Fun fact: Japan is pretty proud of their traditional iron-sand iron. Which actually either is pretty crappy quality or not traditional at all.
- Without magnetic separation there are too many impurities in it. The classical/traditional method is pretty good, but only as far as late medieval methods go. That's pre pre-industrial.
- Even after the magnetic separation, sulphur from sulfur compounds need to be burned off in an oxygen rich but low-ish temperature (you don't want anything melt at this stage, as that would encapsule impurities).
- The traditional method doesn't include this step.
- After that you would want to melt it in a carbon rich environment which would reduce iron oxides, and make the steel carbon rich. And further separates the iron from still present silicates. For that, though, are temperatures needed that melt the iron to point of being as viscous as water. And hold it there for a while.

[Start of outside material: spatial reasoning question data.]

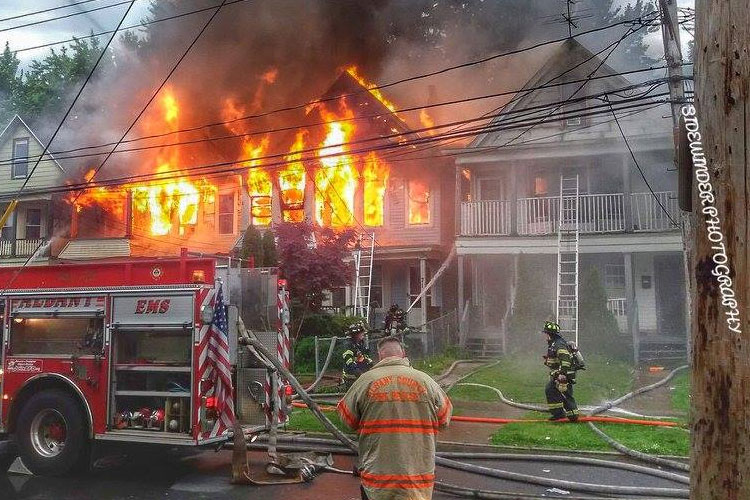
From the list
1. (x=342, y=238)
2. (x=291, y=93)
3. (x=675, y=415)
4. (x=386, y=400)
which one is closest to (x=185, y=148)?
(x=291, y=93)

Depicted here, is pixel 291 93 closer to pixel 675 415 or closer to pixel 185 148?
pixel 185 148

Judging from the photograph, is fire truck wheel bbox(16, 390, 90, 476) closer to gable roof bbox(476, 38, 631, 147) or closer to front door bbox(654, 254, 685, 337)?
gable roof bbox(476, 38, 631, 147)

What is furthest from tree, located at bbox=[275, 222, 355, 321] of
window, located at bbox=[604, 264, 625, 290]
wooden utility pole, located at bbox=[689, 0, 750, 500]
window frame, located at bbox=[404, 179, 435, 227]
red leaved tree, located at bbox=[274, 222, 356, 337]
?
wooden utility pole, located at bbox=[689, 0, 750, 500]

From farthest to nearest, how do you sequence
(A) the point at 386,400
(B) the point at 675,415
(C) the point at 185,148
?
1. (C) the point at 185,148
2. (B) the point at 675,415
3. (A) the point at 386,400

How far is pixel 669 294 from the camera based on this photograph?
18.0m

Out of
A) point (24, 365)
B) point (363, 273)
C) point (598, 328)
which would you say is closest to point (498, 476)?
point (24, 365)

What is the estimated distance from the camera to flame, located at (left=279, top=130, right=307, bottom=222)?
2128 cm

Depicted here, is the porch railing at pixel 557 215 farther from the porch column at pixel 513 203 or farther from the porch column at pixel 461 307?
the porch column at pixel 461 307

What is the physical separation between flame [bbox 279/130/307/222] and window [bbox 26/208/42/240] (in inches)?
435

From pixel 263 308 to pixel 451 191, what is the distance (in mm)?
13690

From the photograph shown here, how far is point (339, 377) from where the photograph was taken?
14.0 meters

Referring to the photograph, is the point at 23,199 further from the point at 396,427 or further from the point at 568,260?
the point at 396,427

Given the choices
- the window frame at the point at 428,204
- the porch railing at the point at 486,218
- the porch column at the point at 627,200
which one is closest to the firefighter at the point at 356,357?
the porch railing at the point at 486,218

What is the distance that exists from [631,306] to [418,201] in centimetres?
742
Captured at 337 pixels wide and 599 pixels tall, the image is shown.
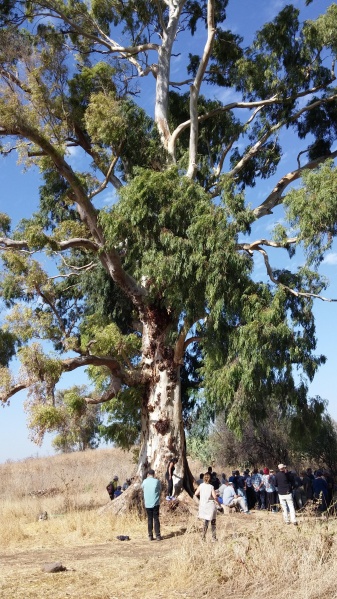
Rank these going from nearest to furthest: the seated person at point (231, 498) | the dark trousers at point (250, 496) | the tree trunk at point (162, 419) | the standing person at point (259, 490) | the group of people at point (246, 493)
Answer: the group of people at point (246, 493), the seated person at point (231, 498), the tree trunk at point (162, 419), the standing person at point (259, 490), the dark trousers at point (250, 496)

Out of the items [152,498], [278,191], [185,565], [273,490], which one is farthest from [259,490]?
[185,565]

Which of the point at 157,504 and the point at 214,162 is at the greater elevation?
the point at 214,162

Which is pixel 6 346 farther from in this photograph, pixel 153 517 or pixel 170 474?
pixel 153 517

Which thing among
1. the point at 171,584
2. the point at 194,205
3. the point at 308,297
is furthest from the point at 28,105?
the point at 171,584

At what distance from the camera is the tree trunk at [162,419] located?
1478 cm

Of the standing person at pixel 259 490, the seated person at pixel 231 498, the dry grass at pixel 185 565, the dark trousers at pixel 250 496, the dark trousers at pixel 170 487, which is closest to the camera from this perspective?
the dry grass at pixel 185 565

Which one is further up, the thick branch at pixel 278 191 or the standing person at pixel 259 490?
the thick branch at pixel 278 191

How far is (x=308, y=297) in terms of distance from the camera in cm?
1436

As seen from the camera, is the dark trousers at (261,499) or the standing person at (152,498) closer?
the standing person at (152,498)

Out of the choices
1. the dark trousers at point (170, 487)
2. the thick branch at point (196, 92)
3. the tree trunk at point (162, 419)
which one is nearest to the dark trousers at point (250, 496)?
the tree trunk at point (162, 419)

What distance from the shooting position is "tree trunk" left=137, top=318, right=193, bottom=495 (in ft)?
48.5

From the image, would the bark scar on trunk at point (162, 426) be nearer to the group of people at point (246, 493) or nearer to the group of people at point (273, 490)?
the group of people at point (246, 493)

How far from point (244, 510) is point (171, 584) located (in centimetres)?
815

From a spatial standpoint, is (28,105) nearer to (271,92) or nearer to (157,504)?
(271,92)
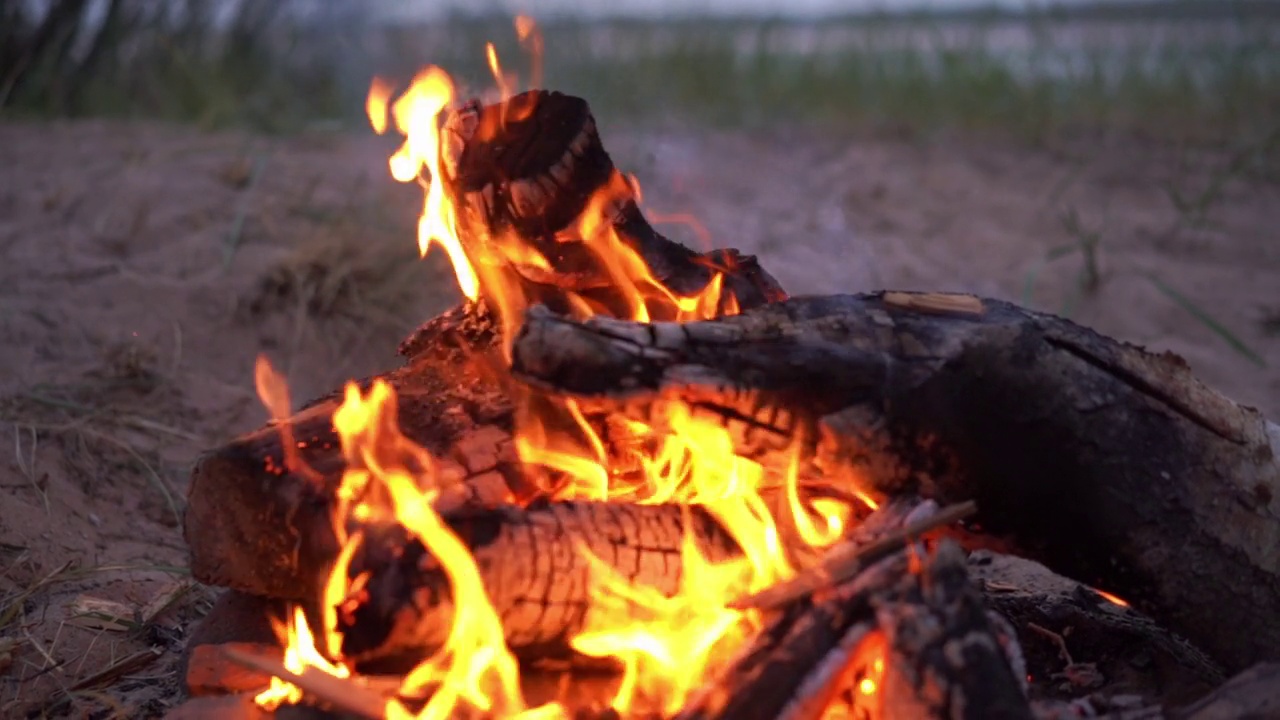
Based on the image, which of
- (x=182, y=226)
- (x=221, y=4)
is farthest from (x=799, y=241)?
(x=221, y=4)

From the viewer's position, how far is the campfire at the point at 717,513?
1.64 meters

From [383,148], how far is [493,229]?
3.46 metres

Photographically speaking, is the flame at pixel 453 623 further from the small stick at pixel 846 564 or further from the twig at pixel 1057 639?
the twig at pixel 1057 639

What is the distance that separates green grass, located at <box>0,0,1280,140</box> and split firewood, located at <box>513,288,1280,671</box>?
4.42 metres

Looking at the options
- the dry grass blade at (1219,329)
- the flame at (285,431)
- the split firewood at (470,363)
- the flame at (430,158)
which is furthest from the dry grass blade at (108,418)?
the dry grass blade at (1219,329)

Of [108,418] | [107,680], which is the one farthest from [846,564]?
[108,418]

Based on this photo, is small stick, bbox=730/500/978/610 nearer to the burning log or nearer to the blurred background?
the burning log

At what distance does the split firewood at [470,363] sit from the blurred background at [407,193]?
0.39m

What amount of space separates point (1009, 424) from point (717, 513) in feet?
1.55

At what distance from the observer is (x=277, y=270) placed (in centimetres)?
382

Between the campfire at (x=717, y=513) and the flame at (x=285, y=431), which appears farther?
the flame at (x=285, y=431)

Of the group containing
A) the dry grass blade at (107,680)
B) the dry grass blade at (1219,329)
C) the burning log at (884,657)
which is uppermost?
the burning log at (884,657)

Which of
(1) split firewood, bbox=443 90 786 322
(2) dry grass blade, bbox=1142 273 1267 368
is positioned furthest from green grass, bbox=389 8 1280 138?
(1) split firewood, bbox=443 90 786 322

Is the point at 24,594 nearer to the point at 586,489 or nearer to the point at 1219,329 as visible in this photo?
the point at 586,489
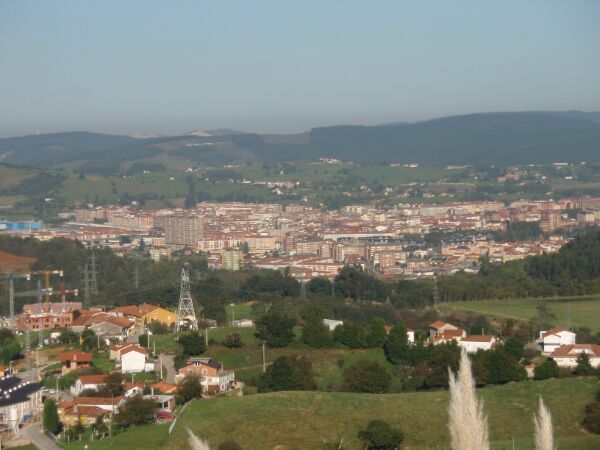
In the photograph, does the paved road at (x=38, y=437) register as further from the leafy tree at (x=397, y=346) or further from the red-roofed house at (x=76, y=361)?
the leafy tree at (x=397, y=346)

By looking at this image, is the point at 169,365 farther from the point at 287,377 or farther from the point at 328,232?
the point at 328,232

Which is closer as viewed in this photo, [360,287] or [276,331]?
[276,331]

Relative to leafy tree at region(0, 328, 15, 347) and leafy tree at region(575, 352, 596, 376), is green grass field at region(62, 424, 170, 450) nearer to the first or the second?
leafy tree at region(575, 352, 596, 376)

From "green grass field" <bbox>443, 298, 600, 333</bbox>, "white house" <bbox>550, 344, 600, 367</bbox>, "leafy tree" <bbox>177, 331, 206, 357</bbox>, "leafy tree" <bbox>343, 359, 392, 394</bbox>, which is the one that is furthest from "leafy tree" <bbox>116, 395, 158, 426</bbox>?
"green grass field" <bbox>443, 298, 600, 333</bbox>

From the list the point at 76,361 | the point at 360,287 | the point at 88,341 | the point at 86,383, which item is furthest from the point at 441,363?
the point at 360,287

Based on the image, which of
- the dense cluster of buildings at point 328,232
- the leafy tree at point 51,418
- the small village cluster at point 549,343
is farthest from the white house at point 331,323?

- The traditional method fails here again as it doesn't get hot enough to fully melt the iron. Even the modernized traditional method that uses electric blowers, instead of manual operated ones, fails to reach these temperatures. It melts, but not enough for the separations to occur. The former method (manual air pumps) barely melts it.
All that leads to a high-ish impurity iron. The further processing then tries to hammer out the impurities with meager success.
Again: it's pretty good for late medieval times, but doesn't hold a candle to modern spring steel.
I don't like that fact, either, that a sword made with the heart and soul of a traditional Japanese blacksmith, even with modernized methods, loses against one industrial stamped from rolls of sheet metal.